**What is needed:**
Extract only the lines running from the top of the entries to the line that holds "A Year in the". Include that line and omit the pictures.

**Short web captions:**
######

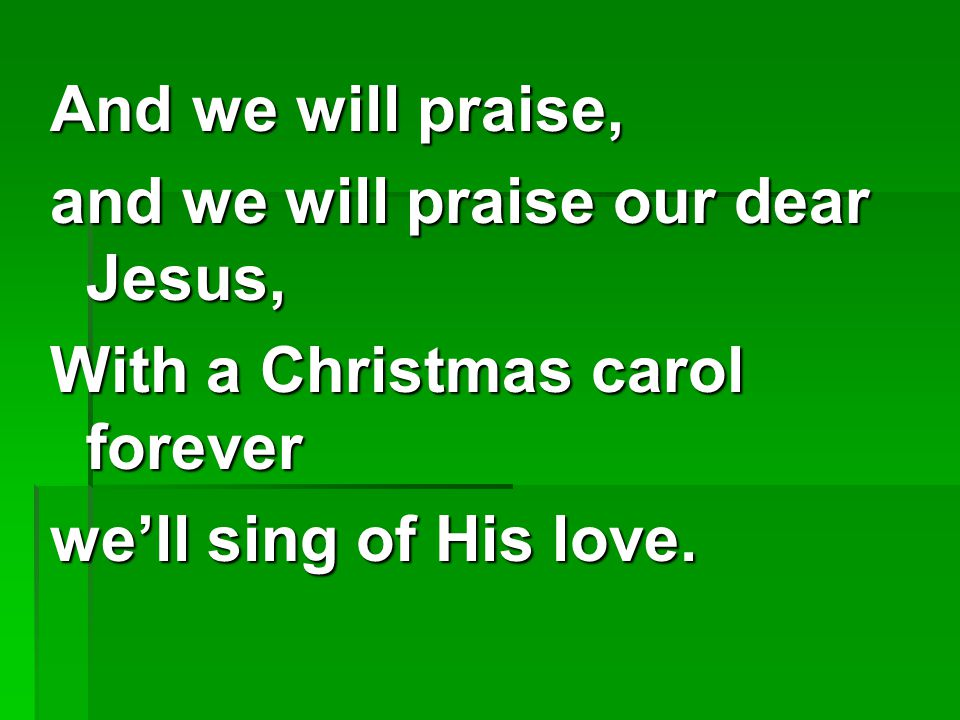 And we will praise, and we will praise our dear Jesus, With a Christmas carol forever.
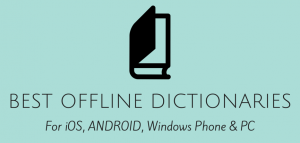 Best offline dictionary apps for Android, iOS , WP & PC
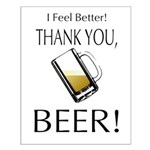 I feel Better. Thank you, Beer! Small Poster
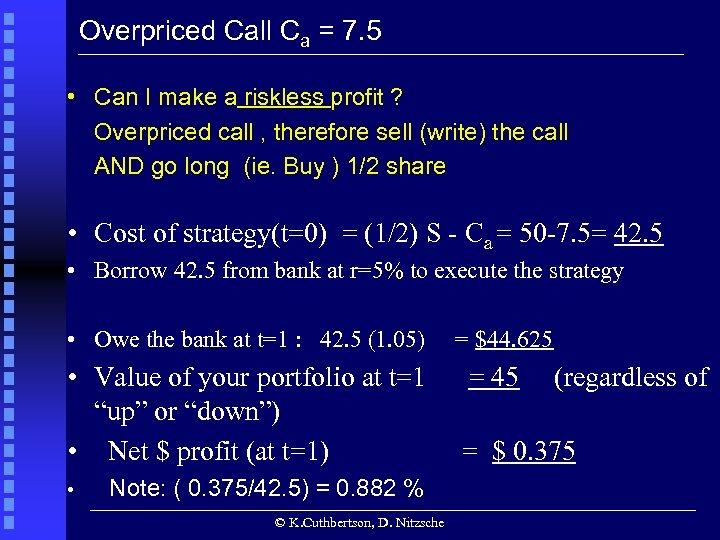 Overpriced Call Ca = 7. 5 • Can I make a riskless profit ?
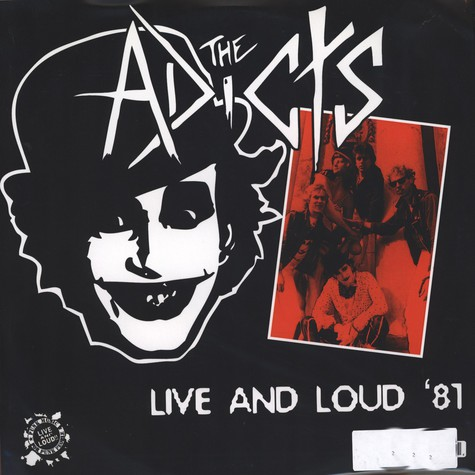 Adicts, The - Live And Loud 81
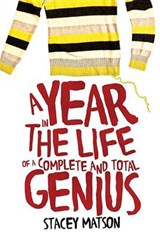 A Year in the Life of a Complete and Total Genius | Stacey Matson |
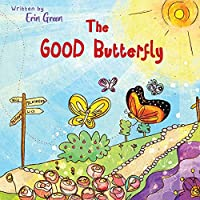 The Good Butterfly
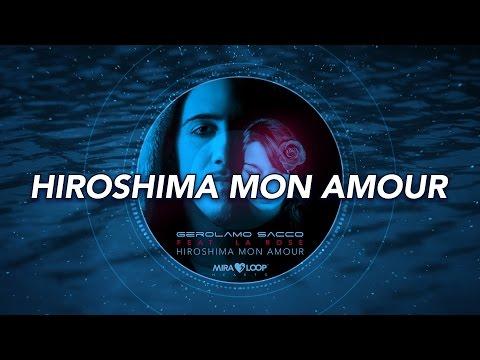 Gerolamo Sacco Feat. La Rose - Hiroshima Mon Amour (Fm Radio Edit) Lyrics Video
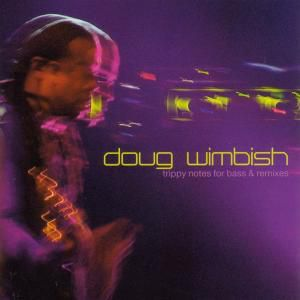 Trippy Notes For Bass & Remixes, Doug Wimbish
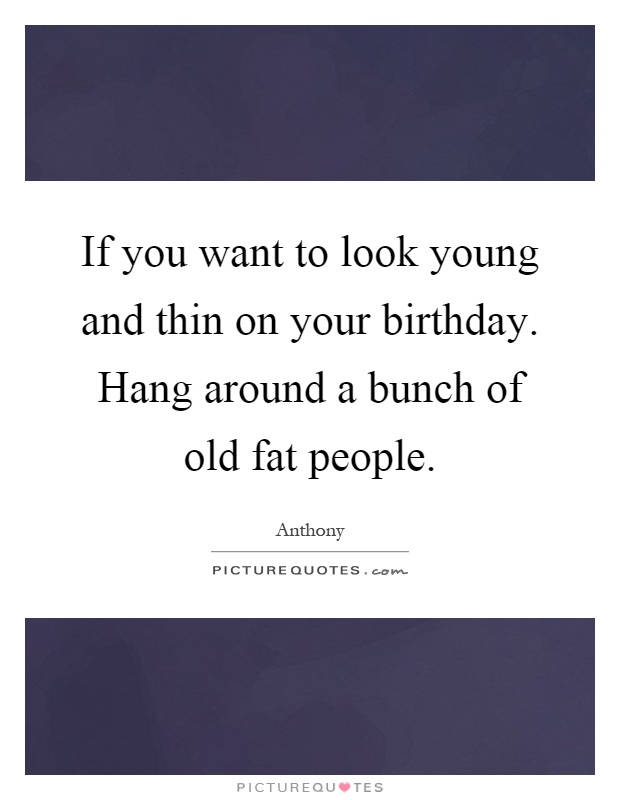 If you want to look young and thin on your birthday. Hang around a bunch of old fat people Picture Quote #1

######

**Response to this exercise:**
 And we will praise, and we will praise our dear Jesus, With a Christmas carol forever.
 Best offline dictionary apps for Android, iOS , WP & PC
 I feel Better. Thank you, Beer! Small Poster
 Overpriced Call Ca = 7. 5 • Can I make a riskless profit ?
 Adicts, The - Live And Loud 81
 A Year in the Life of a Complete and Total Genius | Stacey Matson |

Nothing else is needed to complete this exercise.